Global Citizen: Powering the Movement to End Poverty
Cisco Blogs: Corporate Social Responsibility
The following is an excerpt from Cisco’s 2019 CSR report. To find out more or read the full report, click here.
As a technology company, we have a powerful opportunity to create an inclusive future by sharing our skills and capabilities with others. Through a new partnership with international antipoverty organization Global Citizen, we’re equipping young people with the tools to make a difference.
Global Citizen encourages people to make positive changes in the world, including working to end extreme poverty. The organization has always been fueled by technology, using an app to log petitions signed, tweets shared, and leaders contacted. Users have taken more than 24.8 million actions to date. Cisco’s technology and expertise will help this platform scale even further.
For the next three years, Cisco will provide the Wi-Fi technology, content, and storytelling platforms at Global Citizen’s festivals and other events. We’ll also provide collaboration tools to fuel their business, including connecting Global Citizen with key donors, partners, ambassadors, and festival curators. Together, we’ve launched an awards program to get even more people engaged. “Having Cisco as a technology partner truly powers our movement, transforming our capacity as an organization to change the world,” explains Hugh Evans, Global Citizen Co-Founder and CEO.

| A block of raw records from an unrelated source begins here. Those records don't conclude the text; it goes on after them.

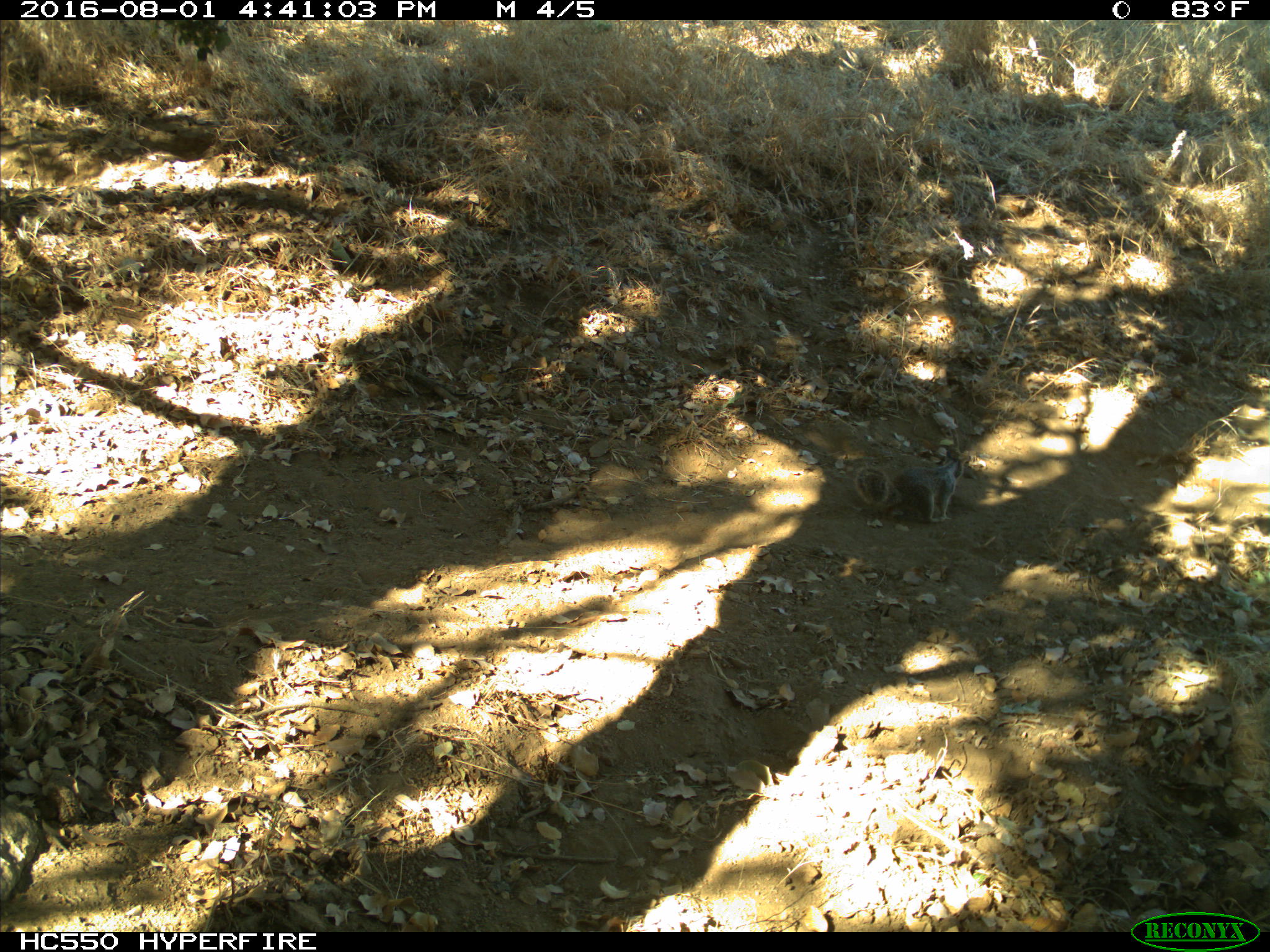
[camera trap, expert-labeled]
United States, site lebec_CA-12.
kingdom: Animalia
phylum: Chordata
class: Mammalia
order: Rodentia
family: Sciuridae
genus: Otospermophilus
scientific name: Otospermophilus beecheyi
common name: california ground squirrel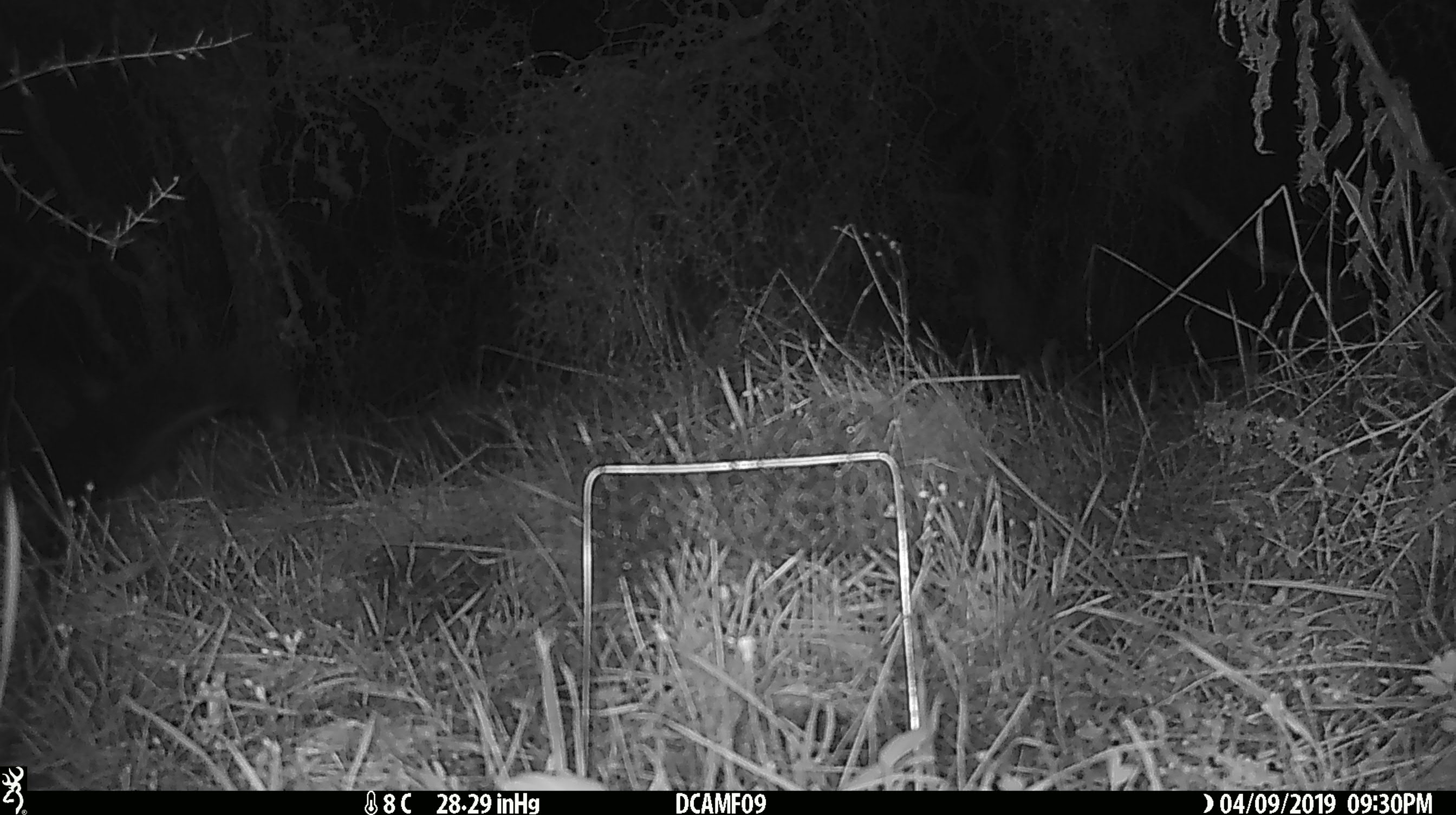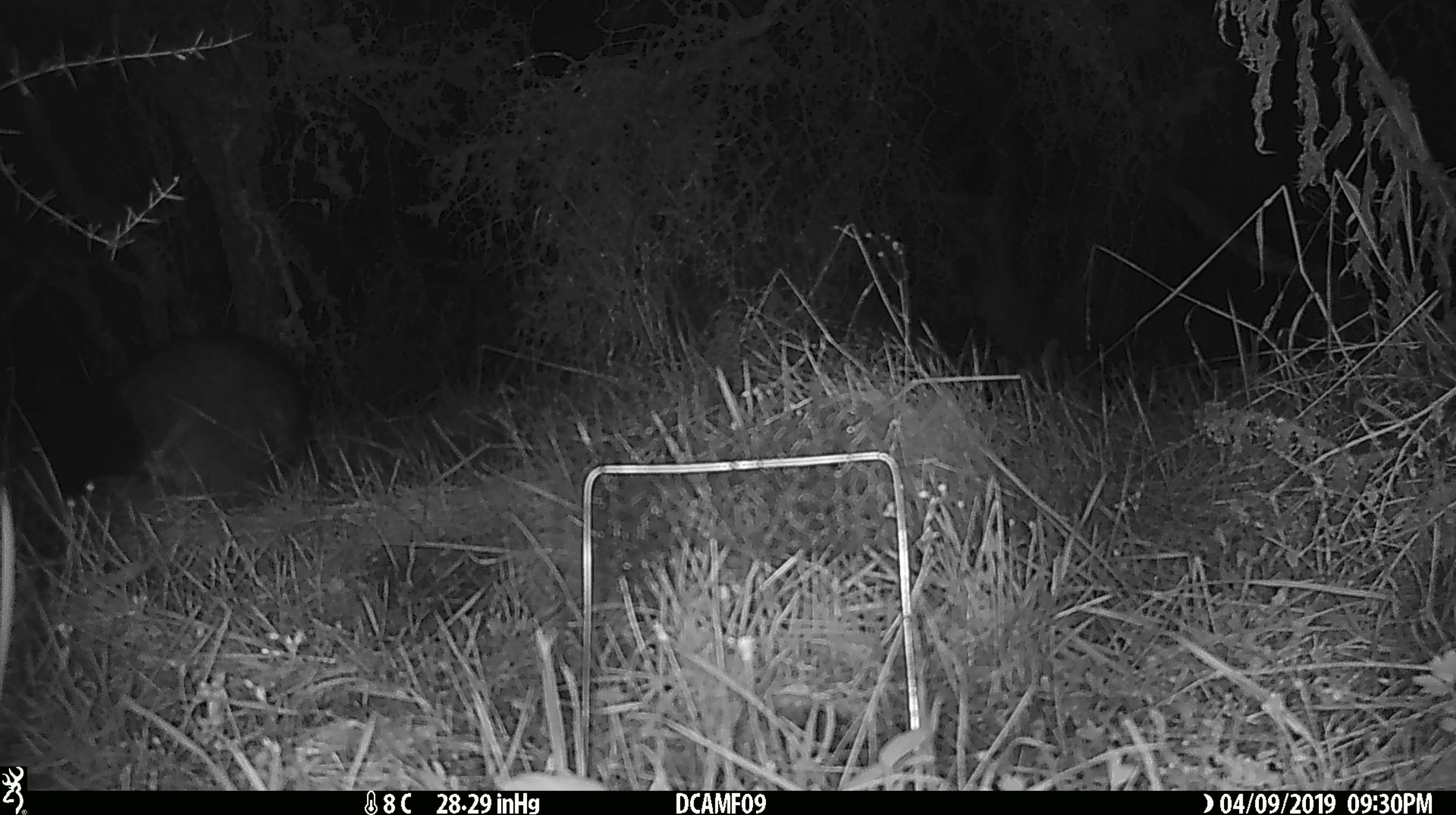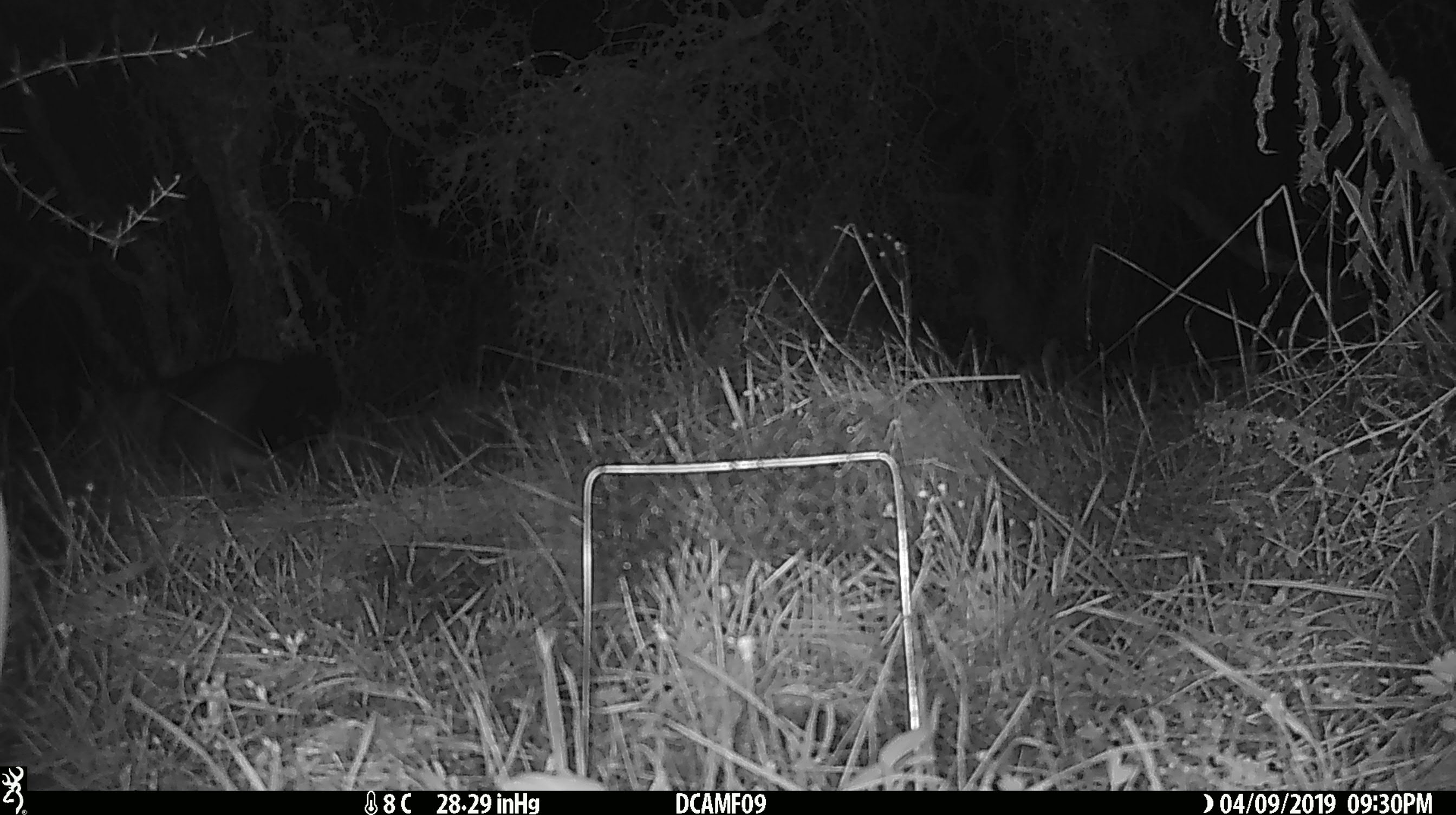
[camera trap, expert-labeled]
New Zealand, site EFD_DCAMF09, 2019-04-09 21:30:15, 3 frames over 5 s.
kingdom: Animalia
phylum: Chordata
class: Mammalia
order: Diprotodontia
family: Phalangeridae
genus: Trichosurus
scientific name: Trichosurus vulpecula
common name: common brushtail possum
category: possum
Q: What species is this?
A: Possum (common brushtail possum) (Trichosurus vulpecula).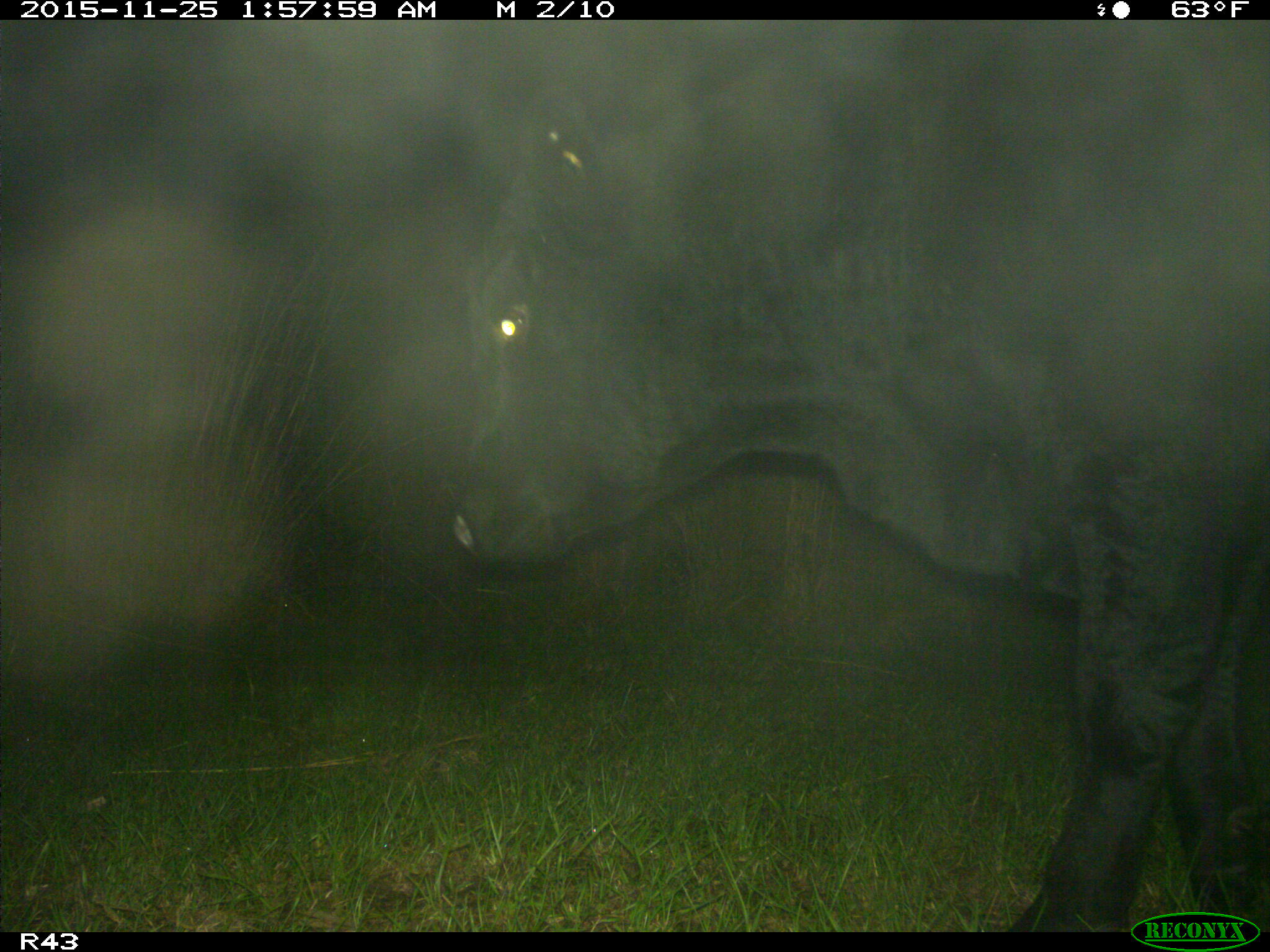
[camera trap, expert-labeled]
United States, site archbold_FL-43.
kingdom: Animalia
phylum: Chordata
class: Mammalia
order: Artiodactyla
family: Bovidae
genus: Bos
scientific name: Bos taurus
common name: domestic cow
Bos taurus (domestic cow).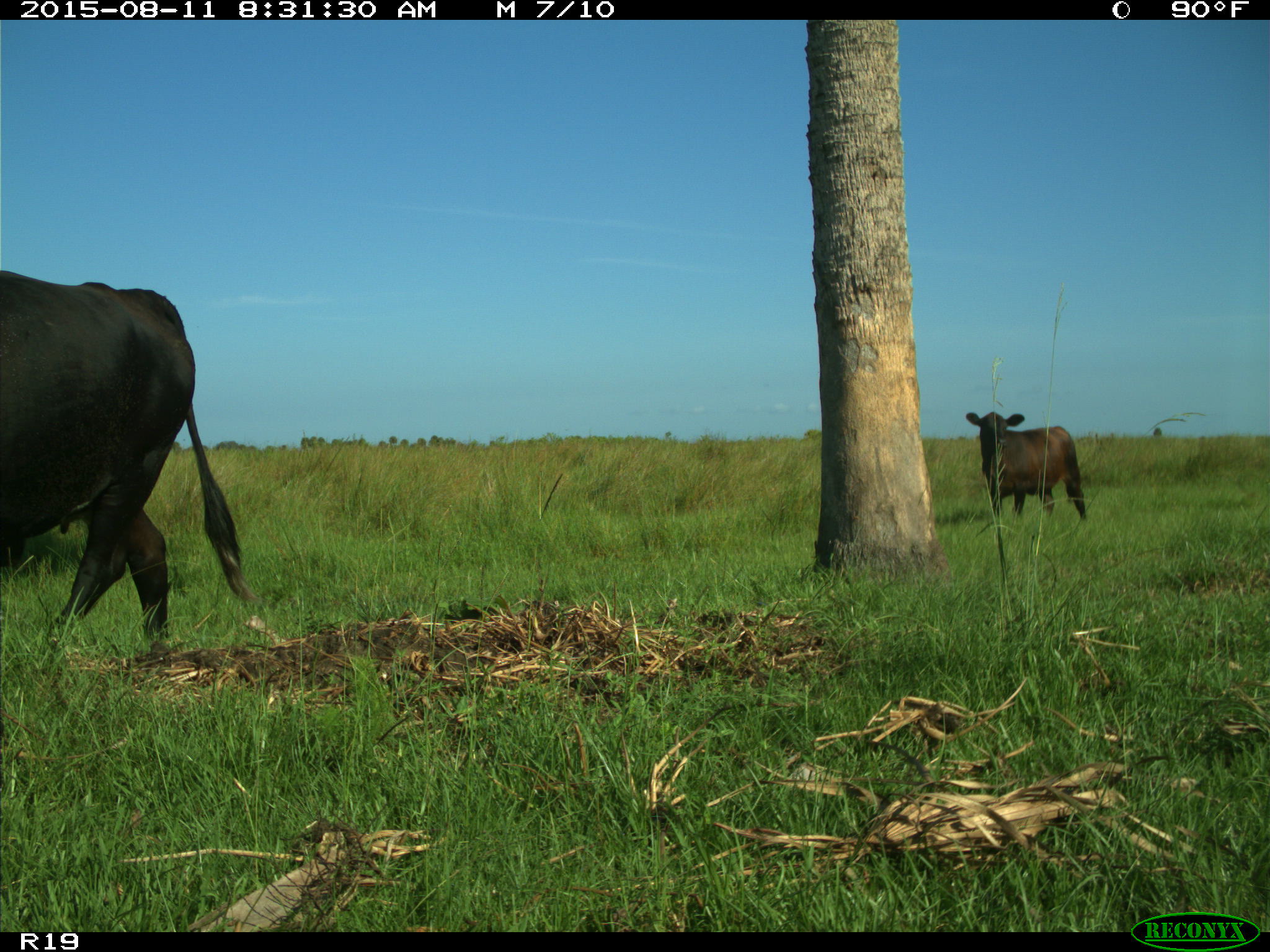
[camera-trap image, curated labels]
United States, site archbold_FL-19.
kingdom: Animalia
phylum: Chordata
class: Mammalia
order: Artiodactyla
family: Bovidae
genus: Bos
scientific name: Bos taurus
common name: domestic cow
Bos taurus (domestic cow).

At the Global Citizen Festival in South Africa in December 2018, Cisco CEO Chuck Robbins presented the Global Citizen Prize: Cisco Youth Leadership Award, which recognizes a person between the ages of 18 and 30 who is advancing one or more of the UN Sustainable Development Goals. In addition, winners of Cisco’s first annual Bridge Awards earned entry to the festival. Here are some of their stories.
The Bridge Awards: Bridge building brought to life
With our new Bridge Awards competition, we seek to identify employees who embody our purpose— those who truly exemplify what it means to “be the bridge.” More than 300 nominees showed up and inspired us with their actions. They come from different places and teams, but they share one quality: a passion and desire to make a positive impact. These incredible Cisco employees are living and breathing the bridge to possible. Meet a few of our inaugural Bridge Award winners.
Daud Yamin’s family started a health clinic and school in rural Pakistan, which now enrolls nearly 800 children. His next goal? Establish a Cisco Networking Academy to help kids achieve a future in technology.
During the refugee crisis of 2015, more than 1 million people fled to Germany. Claus Schaale, wanted to help. He has invested hundreds of hours teaching refugees digital skills and helping them find jobs.
When one of Vanessa Russell’s students became a victim of human trafficking, she called a community meeting. And founded a nonprofit that she now runs full-time, which has housed dozens of women and children and rescued hundreds of trafficking victims.